You will also always be able to drop huge sums of money on the best-binned, heavily overclocked CPU, with a completely overkill dual-GPU setup and liquid cooling to keep a sky-high power budget in check. This will only get more and more expensive and wasteful, however, with the recent death of Moore’s Law. (It’s not really the lack of competition that has NVIDIA’s GPU pricing soaring through the roof.)

Finally, I won’t neglect to acknowledge that the PC has recently garnered one hell of a trick in its favor: real-time ray tracing. The current, very early, best case for it is demonstrated by Battlefield V, which can just run at 1440p60 on an ~$800 GPU. Even though it’s early days, the ray tracing revolution has indeed already begun.

Weighing the tradeoffs for the gamer

But I don’t believe higher average frame rates and Ultra settings that are pretty poor on performance efficiency are worth quite as much as commonly held. I do however think the advantages of generally better overall image quality thanks to HDR and OLED panels, more consistent frame-times (through micro-optimization), and little required frustration toiling with graphics and motherboard settings heavily weigh the accessibility of high-end graphics fidelity towards console gaming for the overwhelming majority of consumers.

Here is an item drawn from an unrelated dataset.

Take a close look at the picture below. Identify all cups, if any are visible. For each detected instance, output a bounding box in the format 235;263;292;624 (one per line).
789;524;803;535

If you truly value stable performance, it’s almost sufficient to note that optimizing settings to get a modern AAA PC game to run with extremely consistent frame delivery is generally an *enormous* pain requiring a great deal of research, and even then Windows will try to ensure you misery. Heaven forbid you use a workstation CPU with NUMA.

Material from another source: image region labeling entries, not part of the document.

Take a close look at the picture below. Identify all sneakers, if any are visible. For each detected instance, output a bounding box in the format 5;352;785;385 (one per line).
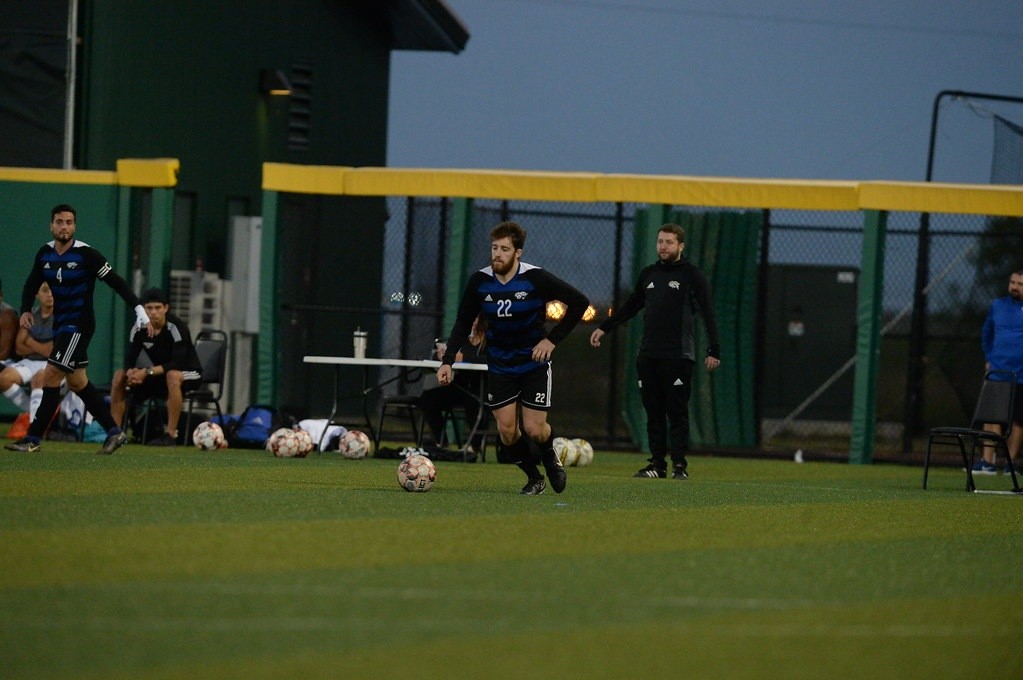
634;464;667;478
672;468;688;479
147;429;179;447
4;437;42;453
521;474;546;496
963;459;997;475
541;447;566;494
1003;462;1017;475
96;431;127;455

(There’s also more that can be said about the immaturity of Direct3D 12 and Vulkan drivers, and how wildly behind Intel and AMD are competitively on efficiency and hardware platform features compared to the ARM players, but these are secondary matters.)

For any PC gamers who think my overall argument is nonsense, genuinely, show me your frame-time data on a non-monster setup. I’m quite confident that 99+% of PC gamers are not playing AAA games at nearly locked frame rate multiples of 60, but I’m always open to more comprehensive data analysis.

(PC gaming pro-tip: always set a frame rate cap of exactly 120, 60, or 30fps, or do whatever trick you need to to achieve the equivalent with VSync on. And if you’re using a variable refresh display, still set a frame rate cap that ensures nearly 100% frame-time consistency for a given game. See here for further nuance about maximum VRR refresh rates with external frame rate control.)

Lastly, if you haven’t seen it yet and are interested in this topic, take a look at my console gaming optimization reference guide. I put quite a lot of free time into it.

* How well even tech enthusiasts can distinguish HDR from non-HDR content on mobile devices when not displayed side-by-side is another lengthy topic.